Next, this sensory input gets taken up by tens of thousands of cortical columns, each with a partial picture of the world. They compete and combine via a sort of voting system to build up an overall viewpoint. That’s the thousand brains idea. In an AI system, this could involve a machine controlling different sensors—vision, touch, radar and so on—to get a more complete model of the world. Although, there will typically be many cortical columns for each sense, such as vision.
Then there’s continuous learning, where you learn new things without forgetting previous stuff. Today’s AI systems can’t do this. And finally, we structure knowledge using reference frames, which means that our knowledge of the world is relative to our point of view. If I slide my finger up the edge of my coffee cup, I can predict that I’ll feel its rim, because I know where my hand is in relation to the cup.
Your lab has recently shifted from neuroscience to AI. Does that correspond to your thousand brains theory coming together?
Pretty much. Up until two years ago, if you walked into our office, it was all neuroscience. Then we made the transition. We felt we’d learned enough about the brain to start applying it to AI.
What kinds of AI work are you doing?
One of the first things we looked at was sparsity. At any one time, only 2% of our neurons are firing; the activity is sparse. We’ve been applying this idea to deep-learning networks and we’re getting dramatic results, like 50 times speed-ups on existing networks. Sparsity also gives you more robust networks, lower power consumption. Now we’re working on continuous learning.

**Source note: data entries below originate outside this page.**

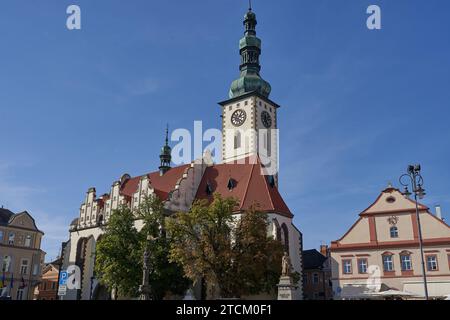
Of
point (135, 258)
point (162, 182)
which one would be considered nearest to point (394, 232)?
point (135, 258)

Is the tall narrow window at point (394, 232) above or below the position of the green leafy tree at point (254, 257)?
above

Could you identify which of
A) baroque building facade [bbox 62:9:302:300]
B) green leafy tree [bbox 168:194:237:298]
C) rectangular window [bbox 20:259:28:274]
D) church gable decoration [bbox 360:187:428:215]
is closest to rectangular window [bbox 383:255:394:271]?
church gable decoration [bbox 360:187:428:215]

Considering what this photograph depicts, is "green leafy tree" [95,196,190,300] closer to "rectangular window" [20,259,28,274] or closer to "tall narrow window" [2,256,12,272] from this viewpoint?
"tall narrow window" [2,256,12,272]

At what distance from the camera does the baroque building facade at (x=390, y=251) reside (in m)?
36.5

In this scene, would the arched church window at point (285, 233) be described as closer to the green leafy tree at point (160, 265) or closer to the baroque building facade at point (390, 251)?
the baroque building facade at point (390, 251)

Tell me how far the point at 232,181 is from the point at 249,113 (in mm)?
12773

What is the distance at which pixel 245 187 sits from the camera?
44.3 metres

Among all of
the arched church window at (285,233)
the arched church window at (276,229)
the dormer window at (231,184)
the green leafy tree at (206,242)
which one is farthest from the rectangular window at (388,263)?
the dormer window at (231,184)

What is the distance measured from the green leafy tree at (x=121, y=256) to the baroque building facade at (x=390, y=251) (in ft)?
59.8

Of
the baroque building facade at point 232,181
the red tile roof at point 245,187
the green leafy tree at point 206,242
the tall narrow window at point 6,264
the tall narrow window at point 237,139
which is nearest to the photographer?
the green leafy tree at point 206,242

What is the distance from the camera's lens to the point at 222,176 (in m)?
48.4

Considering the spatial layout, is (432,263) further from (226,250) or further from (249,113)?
(249,113)

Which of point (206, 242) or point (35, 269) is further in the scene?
point (35, 269)

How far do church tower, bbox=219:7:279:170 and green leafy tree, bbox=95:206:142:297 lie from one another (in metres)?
18.9
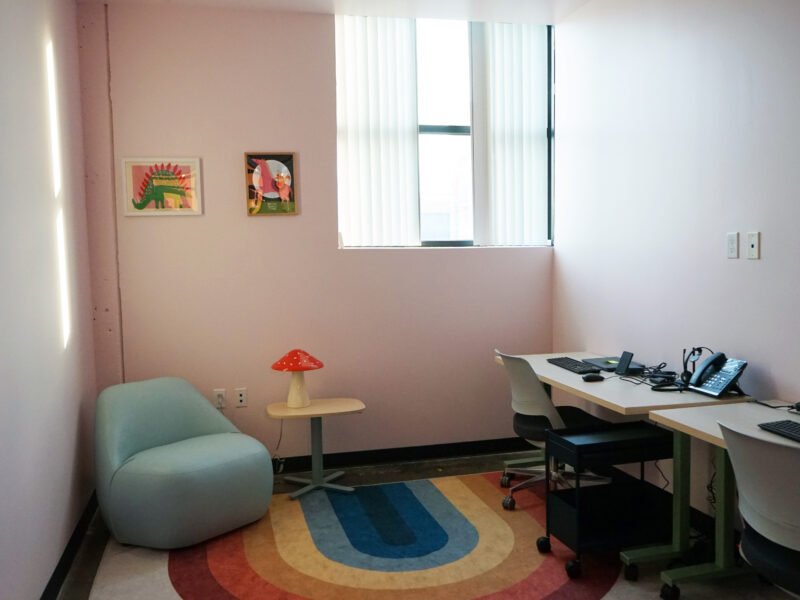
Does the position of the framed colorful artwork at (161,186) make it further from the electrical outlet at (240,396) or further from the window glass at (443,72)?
the window glass at (443,72)

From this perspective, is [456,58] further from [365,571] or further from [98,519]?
[98,519]

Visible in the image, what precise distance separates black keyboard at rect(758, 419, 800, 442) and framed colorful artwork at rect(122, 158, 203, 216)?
320 cm

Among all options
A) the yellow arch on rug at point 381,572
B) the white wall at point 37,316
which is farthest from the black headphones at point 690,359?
the white wall at point 37,316

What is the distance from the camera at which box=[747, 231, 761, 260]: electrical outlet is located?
2781 mm

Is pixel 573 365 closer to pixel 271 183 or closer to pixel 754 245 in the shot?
pixel 754 245

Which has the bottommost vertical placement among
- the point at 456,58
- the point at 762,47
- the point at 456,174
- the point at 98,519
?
the point at 98,519

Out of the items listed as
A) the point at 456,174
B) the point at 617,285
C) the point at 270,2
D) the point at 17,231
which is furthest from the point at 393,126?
the point at 17,231

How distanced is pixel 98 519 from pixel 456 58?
3.65 meters

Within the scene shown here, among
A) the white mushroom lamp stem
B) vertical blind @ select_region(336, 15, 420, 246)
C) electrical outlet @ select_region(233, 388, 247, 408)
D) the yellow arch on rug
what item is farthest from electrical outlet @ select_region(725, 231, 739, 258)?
electrical outlet @ select_region(233, 388, 247, 408)

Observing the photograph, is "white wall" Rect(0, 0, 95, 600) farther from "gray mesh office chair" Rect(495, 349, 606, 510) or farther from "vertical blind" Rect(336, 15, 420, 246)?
"gray mesh office chair" Rect(495, 349, 606, 510)

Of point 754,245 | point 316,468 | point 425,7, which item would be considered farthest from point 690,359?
point 425,7

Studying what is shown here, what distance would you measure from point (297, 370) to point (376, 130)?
171 cm

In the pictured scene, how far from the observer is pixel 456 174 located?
→ 15.0ft

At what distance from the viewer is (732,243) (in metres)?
2.92
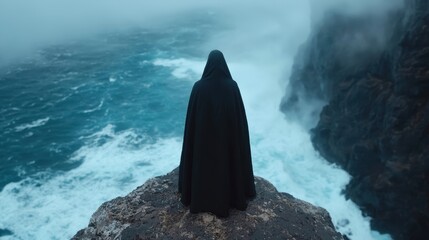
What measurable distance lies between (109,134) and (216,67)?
33823 mm

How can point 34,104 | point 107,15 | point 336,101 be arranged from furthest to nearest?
1. point 107,15
2. point 34,104
3. point 336,101

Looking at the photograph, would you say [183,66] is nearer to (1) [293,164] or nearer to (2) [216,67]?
(1) [293,164]

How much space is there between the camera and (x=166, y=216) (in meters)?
8.35

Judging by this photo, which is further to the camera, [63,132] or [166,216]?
[63,132]

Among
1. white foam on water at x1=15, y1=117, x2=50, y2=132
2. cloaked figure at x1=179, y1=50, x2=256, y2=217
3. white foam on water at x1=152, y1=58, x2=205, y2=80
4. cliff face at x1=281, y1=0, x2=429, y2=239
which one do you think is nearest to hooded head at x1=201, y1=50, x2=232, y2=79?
cloaked figure at x1=179, y1=50, x2=256, y2=217

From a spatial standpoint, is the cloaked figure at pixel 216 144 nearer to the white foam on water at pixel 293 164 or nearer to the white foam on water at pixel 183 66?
the white foam on water at pixel 293 164

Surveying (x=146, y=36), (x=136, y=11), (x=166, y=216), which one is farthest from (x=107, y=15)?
(x=166, y=216)

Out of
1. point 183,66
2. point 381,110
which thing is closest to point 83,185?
point 381,110

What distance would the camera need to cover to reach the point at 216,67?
7.46 m

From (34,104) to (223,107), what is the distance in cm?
4343

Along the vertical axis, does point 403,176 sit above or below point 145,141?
above

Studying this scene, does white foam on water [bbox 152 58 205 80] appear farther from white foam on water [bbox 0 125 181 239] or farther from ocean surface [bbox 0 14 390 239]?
white foam on water [bbox 0 125 181 239]

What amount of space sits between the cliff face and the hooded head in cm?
2062

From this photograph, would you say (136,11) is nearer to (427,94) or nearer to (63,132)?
(63,132)
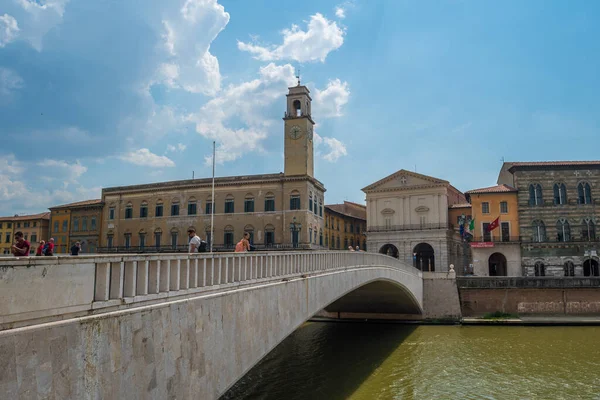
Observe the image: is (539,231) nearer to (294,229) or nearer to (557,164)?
(557,164)

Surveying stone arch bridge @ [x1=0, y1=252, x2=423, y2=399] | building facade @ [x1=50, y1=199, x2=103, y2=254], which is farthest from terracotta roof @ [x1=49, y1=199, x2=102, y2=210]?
stone arch bridge @ [x1=0, y1=252, x2=423, y2=399]

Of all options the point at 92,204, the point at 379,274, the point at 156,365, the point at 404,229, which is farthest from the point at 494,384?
the point at 92,204

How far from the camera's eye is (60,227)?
60531mm

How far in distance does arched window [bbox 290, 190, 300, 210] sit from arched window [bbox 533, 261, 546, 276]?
2310cm

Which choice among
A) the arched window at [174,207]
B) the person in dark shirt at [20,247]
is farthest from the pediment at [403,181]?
the person in dark shirt at [20,247]

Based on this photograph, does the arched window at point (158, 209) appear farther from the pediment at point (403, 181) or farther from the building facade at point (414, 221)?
the building facade at point (414, 221)

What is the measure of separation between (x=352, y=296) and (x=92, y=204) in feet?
131

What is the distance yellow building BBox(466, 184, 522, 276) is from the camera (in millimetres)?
44969

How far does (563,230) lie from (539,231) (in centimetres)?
197

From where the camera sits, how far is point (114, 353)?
6387 mm

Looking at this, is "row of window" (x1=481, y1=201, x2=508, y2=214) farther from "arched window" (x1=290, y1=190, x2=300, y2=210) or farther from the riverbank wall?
"arched window" (x1=290, y1=190, x2=300, y2=210)

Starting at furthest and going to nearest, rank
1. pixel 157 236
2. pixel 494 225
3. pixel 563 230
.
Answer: pixel 157 236
pixel 563 230
pixel 494 225

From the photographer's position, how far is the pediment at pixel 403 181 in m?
53.8

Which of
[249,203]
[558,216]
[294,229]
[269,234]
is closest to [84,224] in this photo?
[249,203]
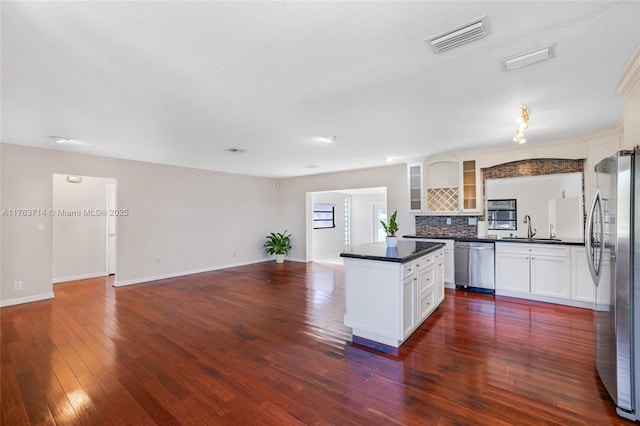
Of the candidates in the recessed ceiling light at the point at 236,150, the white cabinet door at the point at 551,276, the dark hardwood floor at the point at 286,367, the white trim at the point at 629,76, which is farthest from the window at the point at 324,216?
the white trim at the point at 629,76

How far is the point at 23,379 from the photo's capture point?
242 cm

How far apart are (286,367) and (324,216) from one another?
263 inches

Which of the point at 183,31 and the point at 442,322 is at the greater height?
the point at 183,31

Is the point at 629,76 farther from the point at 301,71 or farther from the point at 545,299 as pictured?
the point at 545,299

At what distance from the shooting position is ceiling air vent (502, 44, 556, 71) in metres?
A: 1.99

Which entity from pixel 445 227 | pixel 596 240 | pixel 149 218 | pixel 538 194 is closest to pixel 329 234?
pixel 445 227

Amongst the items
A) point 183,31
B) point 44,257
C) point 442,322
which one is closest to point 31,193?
point 44,257

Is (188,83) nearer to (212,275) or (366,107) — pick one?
(366,107)

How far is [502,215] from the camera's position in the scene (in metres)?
5.09

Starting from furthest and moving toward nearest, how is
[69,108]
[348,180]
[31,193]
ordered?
Answer: [348,180], [31,193], [69,108]

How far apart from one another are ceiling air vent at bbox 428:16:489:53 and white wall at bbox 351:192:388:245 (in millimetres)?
8277

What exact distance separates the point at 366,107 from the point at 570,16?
1673 millimetres

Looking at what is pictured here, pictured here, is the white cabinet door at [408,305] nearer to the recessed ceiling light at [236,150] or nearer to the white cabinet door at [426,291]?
the white cabinet door at [426,291]

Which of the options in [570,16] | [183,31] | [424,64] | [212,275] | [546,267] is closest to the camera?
[570,16]
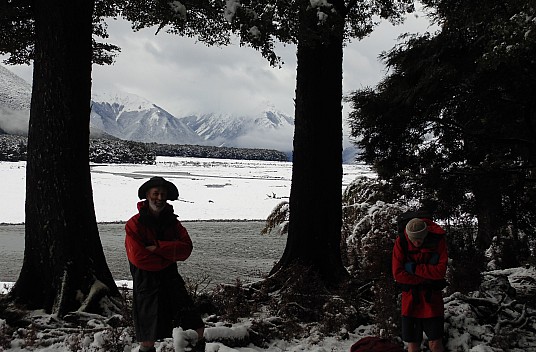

It’s interesting that you include movement as a baseline for intelligence. Does that mean an AI needs a body? Does it need to be a robot?
In the future I think the distinction between AI and robotics will disappear. But right now I prefer the word “embodiment,” because when you talk about robots it conjures up images of humanlike robots, which isn’t what I’m talking about. The key thing is that the AI will have to have sensors and be able to move them relative to itself and the things it’s modeling. But you could also have a virtual AI that moves in the internet.
This idea is quite different from a lot of popular ideas about intelligence, of a disembodied brain.
Movement is really interesting. The brain uses the same mechanisms to move my finger over a coffee cup, or move my eyes, or even when you’re thinking about a conceptual problem. Your brain moves through reference frames to recall facts that it has stored in different locations.
The key thing is that any intelligent system, no matter what its physical form, learns a model of the world by sensing different parts of it, by moving in it. That’s bedrock; you can’t get away from that. Whether it looks like a humanoid robot, a snake robot, a car, an airplane, or, you know, just a computer sitting on your desk scooting around the internet—they’re all the same.
How do most AI researchers feel about these ideas?
The vast majority of AI researchers don’t really embrace the idea that the brain is important. I mean, yes, people figured out neural networks a while ago, and they’re kind of inspired by the brain. But most people aren’t trying to replicate the brain. It’s just whatever works, works. And today’s neural networks are working well enough.